# First 2 Fatties w/ ABT - Qview



## skyman (Jul 15, 2012)

First attempt at a Fatty. Don't mean to toot my own horn, but they were delicious. But here we go...

1.) Jimmy Dean's Reg. Sausage, Applewood Bacon, Gorgonzola (meant to grab Blue Cheese but a great mistake), and fresh gound Pepper. - Naked








Ingredients


----------



## skyman (Jul 15, 2012)

Fatty #2 - Jimmy Dean's Reg. Sausage, Provalone, Onions, Poblano Pepper, Minced Garlic, and classic Bacon basket weave.







Ingredients













additional layer added after picture was taken



















Counter space is at a premium. So, I had to move to the washer.







Up next The Smoker.


----------



## skyman (Jul 15, 2012)

And for the smoke - 2-1/2 hrs at 225F with some Hickory wood.



















Top Gorgonzola - Bottom is Poblano, Onion, and Provolone







Done on the gas side of my grill, had some major grease fires.

Had them on Medium heat, but ended up with the bottom of my grill being a ball of fire.

Did I mention that I singed my eyebrows and lashes?


----------



## akjoefuss (Jul 16, 2012)

Man those look sweet!


----------



## smokinhusker (Jul 25, 2012)

Nice!


----------



## thrifty token (Jul 25, 2012)

Looks like the hair loss was for a great cause!


----------



## zahlgren (Jul 27, 2012)

Awesome Job!


----------

******

Instruction 1: In the listing, identify every line that holds the string "shown" and copy each of those lines.

******

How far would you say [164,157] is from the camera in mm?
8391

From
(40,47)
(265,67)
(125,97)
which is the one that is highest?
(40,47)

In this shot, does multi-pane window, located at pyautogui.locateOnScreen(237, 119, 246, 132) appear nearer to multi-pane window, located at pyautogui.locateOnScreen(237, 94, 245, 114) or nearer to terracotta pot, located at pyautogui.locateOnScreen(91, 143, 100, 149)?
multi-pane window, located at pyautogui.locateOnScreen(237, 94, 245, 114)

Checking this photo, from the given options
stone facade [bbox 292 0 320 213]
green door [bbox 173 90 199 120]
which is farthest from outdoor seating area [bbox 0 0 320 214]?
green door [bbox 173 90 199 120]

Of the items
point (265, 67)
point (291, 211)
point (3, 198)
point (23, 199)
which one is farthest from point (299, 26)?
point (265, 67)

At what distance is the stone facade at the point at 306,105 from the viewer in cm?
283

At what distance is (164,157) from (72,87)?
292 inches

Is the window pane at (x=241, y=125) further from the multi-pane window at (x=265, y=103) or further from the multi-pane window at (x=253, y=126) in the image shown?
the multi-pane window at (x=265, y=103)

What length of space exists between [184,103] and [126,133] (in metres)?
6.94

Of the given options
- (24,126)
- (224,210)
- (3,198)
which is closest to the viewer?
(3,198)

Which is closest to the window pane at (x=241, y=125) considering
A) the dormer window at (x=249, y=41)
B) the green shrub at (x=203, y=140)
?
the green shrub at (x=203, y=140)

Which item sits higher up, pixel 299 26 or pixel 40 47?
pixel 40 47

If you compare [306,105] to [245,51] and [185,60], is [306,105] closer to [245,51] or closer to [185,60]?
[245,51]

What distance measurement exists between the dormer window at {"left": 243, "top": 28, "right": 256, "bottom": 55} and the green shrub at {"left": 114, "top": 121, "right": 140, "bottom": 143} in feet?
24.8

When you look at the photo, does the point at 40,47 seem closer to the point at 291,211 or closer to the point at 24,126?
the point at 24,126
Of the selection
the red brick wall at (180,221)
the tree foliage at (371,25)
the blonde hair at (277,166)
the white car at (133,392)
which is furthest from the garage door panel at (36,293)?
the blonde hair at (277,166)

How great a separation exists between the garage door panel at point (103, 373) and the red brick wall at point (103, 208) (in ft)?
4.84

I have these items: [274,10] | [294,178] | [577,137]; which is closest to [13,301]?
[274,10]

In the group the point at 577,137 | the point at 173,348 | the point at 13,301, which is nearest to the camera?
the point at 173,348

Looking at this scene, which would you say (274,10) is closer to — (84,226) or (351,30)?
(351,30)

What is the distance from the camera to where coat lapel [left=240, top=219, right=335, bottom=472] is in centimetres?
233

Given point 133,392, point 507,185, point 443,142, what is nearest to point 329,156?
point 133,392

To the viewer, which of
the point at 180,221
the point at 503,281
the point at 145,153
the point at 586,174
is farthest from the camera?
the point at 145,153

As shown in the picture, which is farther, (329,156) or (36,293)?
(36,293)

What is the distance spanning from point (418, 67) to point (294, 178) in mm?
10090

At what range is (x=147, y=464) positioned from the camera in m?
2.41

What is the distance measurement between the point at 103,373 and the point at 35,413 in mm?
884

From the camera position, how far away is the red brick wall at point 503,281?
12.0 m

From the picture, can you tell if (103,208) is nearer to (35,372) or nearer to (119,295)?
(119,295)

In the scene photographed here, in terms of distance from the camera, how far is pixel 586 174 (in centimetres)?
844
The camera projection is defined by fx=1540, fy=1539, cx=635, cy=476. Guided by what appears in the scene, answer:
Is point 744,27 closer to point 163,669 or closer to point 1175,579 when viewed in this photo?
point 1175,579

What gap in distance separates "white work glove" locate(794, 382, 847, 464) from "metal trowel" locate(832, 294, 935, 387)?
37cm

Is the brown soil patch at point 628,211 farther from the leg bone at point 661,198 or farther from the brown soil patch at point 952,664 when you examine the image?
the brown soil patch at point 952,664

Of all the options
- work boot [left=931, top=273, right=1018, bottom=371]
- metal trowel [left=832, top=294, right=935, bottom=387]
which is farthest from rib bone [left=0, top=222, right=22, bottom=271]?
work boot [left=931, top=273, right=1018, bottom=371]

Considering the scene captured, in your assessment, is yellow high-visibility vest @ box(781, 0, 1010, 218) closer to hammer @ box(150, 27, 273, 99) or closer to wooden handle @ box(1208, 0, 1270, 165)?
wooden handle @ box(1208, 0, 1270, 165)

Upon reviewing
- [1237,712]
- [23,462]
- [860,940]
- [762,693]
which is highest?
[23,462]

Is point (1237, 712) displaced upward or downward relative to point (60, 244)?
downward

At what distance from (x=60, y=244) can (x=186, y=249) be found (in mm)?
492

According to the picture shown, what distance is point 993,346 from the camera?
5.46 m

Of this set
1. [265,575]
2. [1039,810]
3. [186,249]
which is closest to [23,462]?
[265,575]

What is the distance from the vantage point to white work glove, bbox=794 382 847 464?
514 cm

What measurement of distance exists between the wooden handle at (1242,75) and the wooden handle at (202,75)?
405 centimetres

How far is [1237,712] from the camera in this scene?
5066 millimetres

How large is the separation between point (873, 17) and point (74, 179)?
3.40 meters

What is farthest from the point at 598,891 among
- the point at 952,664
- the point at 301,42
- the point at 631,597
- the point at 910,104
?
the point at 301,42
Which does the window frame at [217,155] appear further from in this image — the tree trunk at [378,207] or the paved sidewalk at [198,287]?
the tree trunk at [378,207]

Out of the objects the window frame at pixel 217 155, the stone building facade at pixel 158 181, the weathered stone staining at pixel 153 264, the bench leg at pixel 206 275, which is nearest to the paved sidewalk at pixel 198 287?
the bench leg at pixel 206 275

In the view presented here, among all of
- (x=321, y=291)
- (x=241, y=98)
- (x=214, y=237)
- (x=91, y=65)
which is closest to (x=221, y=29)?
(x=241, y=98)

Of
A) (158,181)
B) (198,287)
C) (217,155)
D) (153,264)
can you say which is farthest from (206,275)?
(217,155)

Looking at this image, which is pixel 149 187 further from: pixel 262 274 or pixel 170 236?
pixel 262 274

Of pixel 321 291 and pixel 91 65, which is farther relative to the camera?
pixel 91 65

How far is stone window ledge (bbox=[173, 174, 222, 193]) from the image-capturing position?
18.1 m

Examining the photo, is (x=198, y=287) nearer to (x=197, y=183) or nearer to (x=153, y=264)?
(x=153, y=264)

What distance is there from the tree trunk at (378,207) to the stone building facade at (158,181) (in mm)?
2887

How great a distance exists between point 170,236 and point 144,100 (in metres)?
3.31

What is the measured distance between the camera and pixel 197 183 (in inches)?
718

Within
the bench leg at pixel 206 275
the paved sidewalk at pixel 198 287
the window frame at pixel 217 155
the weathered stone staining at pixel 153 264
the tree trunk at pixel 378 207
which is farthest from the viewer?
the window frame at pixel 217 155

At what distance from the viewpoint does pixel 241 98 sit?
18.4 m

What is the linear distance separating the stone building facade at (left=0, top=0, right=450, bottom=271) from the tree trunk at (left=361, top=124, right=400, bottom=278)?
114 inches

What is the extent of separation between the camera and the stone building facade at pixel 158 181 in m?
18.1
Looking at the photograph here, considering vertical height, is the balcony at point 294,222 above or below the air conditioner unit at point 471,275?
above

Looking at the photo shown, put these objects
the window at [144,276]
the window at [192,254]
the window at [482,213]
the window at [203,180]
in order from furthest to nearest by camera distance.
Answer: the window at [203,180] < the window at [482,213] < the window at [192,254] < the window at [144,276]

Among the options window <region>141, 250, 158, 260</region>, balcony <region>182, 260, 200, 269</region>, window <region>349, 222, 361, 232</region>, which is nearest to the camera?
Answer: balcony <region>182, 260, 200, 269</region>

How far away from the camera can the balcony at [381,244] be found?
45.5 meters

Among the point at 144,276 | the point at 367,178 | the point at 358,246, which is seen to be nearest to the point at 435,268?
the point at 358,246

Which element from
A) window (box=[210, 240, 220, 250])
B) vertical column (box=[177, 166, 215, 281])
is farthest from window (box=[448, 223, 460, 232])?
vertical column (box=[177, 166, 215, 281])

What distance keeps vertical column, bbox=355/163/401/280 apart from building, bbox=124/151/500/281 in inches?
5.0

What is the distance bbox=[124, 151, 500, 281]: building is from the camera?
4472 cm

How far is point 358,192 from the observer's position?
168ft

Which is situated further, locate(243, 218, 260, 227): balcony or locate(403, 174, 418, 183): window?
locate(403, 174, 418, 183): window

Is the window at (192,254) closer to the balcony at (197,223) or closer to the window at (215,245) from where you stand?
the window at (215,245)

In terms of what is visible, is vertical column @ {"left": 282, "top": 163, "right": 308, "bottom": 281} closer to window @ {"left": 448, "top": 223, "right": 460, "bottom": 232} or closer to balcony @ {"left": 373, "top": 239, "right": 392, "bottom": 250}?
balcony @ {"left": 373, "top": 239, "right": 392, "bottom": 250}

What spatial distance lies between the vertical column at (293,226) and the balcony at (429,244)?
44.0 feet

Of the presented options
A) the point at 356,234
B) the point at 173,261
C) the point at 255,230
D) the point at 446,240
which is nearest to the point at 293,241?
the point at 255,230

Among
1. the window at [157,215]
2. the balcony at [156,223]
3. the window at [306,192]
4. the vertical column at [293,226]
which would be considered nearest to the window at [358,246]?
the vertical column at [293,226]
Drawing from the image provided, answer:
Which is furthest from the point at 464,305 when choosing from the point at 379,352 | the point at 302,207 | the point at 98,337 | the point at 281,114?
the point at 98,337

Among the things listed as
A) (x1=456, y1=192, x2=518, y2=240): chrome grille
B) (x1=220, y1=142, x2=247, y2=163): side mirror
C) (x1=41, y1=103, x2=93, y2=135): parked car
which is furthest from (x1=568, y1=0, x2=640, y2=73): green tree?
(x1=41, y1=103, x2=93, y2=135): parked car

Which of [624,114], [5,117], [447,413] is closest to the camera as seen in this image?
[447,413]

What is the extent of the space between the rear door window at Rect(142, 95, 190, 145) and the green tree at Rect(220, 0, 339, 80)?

******

Instruction 2:
Answer these questions from the fatty thread above:
(a) Which cheese went into the first fatty?
(b) For how long, at what temperature, and with what wood were the fatties smoked?
(c) Where did the poster move because counter space was at a premium?

Expected output 1:
Is the window pane at (x=241, y=125) further from the multi-pane window at (x=265, y=103) or further from the multi-pane window at (x=253, y=126) in the image shown?
As shown in the picture, which is farther, (329,156) or (36,293)?
According to the picture shown, what distance is point 993,346 from the camera?
Looking at the photo shown, put these objects

Expected output 2:
(a) Gorgonzola.
(b) 2-1/2 hours at 225F with Hickory wood.
(c) To the washer.